There's also expanded availability of the optional OnStar communications and security service and theft-deterrent system.
The Aztek is one of the growing number of "crossover" vehicles, in that it is based on Pontiac's Montana minivan. There are four large side doors and a bulky combination glass rear liftgate and drop-down tailgate that calls for extra muscle to operate.
Two Drive Systems
Versatrak has no low-range gearing and thus limits the Aztek's off-road abilities. But the all-wheel-drive trim has a superior independent rear suspension for better ride and handling on bumpy roads. And Versatrak also comes with an all-disc brake setup instead of a less effective disc/drum brake setup.
The compact Versatrak system only operates on-demand when needed, and thus saves gasoline.
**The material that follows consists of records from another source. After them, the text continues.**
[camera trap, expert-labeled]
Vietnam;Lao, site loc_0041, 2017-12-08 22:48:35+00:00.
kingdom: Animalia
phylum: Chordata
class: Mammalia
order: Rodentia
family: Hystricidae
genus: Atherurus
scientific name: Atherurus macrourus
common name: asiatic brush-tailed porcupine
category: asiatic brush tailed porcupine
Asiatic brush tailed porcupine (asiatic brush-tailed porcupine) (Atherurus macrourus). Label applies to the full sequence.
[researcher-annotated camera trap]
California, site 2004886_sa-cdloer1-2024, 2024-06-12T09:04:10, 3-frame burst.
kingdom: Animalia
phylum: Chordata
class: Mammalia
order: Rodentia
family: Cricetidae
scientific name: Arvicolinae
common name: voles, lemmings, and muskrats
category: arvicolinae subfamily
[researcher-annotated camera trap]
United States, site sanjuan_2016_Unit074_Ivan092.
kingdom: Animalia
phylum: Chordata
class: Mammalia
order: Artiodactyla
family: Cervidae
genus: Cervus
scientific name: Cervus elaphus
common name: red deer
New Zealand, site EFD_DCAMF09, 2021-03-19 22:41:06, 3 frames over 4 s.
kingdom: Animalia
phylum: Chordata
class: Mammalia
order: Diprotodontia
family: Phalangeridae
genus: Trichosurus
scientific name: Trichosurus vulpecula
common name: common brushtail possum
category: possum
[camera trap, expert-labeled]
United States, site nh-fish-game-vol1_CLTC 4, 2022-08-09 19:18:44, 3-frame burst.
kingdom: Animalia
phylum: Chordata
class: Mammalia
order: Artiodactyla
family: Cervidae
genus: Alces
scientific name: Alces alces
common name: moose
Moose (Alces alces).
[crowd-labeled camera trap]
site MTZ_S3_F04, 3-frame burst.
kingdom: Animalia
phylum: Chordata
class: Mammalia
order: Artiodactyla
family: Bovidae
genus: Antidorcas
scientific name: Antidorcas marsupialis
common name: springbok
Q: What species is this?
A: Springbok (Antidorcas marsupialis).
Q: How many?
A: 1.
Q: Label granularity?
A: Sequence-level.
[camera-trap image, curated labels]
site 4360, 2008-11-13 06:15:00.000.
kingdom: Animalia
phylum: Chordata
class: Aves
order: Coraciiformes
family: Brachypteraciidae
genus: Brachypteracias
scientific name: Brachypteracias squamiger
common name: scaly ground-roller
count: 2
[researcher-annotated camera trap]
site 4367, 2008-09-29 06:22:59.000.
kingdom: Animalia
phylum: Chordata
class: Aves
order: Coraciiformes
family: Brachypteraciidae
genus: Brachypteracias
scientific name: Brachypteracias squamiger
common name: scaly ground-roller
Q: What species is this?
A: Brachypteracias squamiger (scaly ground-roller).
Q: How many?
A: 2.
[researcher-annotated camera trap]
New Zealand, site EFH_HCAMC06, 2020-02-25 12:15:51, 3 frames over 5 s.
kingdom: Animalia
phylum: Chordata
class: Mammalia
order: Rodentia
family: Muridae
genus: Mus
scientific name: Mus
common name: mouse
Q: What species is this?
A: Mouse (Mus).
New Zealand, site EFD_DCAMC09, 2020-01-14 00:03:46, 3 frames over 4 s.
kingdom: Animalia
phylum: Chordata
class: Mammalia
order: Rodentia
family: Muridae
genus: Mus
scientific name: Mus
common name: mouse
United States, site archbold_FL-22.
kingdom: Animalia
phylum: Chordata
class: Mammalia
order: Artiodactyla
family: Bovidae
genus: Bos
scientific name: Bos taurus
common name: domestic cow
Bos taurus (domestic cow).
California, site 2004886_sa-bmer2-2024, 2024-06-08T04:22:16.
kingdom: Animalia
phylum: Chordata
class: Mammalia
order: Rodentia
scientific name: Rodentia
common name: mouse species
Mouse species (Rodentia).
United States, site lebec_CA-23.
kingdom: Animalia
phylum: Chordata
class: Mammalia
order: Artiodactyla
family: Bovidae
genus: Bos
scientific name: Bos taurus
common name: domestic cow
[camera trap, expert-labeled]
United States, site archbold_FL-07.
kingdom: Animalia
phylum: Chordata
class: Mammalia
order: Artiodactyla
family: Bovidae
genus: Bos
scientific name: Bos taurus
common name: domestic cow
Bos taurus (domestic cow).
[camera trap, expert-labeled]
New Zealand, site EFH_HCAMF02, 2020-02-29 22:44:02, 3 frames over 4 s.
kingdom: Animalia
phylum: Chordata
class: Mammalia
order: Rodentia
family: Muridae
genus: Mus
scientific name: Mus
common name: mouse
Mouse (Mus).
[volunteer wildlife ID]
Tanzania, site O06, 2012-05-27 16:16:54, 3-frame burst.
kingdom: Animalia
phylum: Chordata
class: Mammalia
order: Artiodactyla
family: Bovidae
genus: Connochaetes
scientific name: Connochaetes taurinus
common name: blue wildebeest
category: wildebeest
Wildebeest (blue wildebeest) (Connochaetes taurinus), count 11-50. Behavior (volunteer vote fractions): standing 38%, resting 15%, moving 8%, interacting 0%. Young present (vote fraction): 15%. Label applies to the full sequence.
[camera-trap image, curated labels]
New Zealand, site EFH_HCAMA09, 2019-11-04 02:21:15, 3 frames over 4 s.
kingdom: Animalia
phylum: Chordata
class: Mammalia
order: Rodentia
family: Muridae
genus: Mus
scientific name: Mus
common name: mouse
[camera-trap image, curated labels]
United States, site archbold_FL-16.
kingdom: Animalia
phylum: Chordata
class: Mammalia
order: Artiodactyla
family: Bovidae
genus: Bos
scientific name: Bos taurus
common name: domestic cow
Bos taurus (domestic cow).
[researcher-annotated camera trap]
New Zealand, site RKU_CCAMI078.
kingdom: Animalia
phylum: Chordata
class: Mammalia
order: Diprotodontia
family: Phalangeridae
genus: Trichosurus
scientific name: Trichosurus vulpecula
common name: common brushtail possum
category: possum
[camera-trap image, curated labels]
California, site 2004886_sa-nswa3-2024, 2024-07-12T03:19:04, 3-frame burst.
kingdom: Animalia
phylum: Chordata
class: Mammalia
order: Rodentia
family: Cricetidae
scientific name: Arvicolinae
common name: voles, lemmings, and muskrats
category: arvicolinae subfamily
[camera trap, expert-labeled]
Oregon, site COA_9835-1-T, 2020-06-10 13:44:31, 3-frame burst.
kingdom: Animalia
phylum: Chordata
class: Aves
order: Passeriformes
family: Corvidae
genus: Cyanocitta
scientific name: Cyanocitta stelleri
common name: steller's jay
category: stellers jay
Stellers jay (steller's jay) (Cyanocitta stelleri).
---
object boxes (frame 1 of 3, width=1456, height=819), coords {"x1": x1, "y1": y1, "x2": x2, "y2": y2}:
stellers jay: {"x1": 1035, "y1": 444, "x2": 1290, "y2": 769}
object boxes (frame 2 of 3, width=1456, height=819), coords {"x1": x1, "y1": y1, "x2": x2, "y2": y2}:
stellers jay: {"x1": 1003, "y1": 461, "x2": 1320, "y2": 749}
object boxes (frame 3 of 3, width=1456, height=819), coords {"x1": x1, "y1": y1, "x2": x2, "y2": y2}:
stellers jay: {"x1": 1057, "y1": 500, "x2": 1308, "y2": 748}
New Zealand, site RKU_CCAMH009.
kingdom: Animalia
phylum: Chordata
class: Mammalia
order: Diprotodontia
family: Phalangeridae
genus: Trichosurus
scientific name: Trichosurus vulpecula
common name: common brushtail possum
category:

The Aztek has decent fuel economy for a roomy, midsize sport ute that weighs 3,779-4,043 pounds: an estimated 19 mpg in the city and 26 on the highway with front-wheel drive and 18 and 24 with all-wheel drive.
The steering is quick and handling is decent if you don't push the Aztek too hard; this is no sports truck, despite its adventurous personality. The ride is well-controlled, although the front-wheel-drive model rides more smoothly. Stopping distances are average.
There's good room for four 6-footers. But taller drivers with long legs should have more rearward seat travel. It's easy to get in and out, although the large rear doors are awkward in tight spots.
The futuristic-looking dashboard has easily read gauges and large controls. However, thick rear roof pillars hinder visibility so a driver best keep an eye on the outside rearview mirrors. Higher-grade materials would be welcome in the cockpit, which looks rather plasticky.
Two seating configurations are offered: nicely supportive bucket seats in front with a choice of a 50-50 split seat or dual captain chairs in back. The split-bench seats are light, modular units that can be folded, flipped forward or removed to create extra cargo space. The removable rear captain's chairs have fold-down seatbacks that recline.
The cargo area has a low opening and is large, even with rear seats in their regular position.
The Aztek is fairly well-equipped, with such things as air conditioning and power windows, door locks and mirrors. Side airbags up front are among standard safety items.
There are plenty of cargo nets, storage areas and cupholders, with especially large rear ones molded into the doors.
The Aztek remains pretty much a singular entity in the sport-utility vehicle field. Active types will like its features, but the styling remains controversial.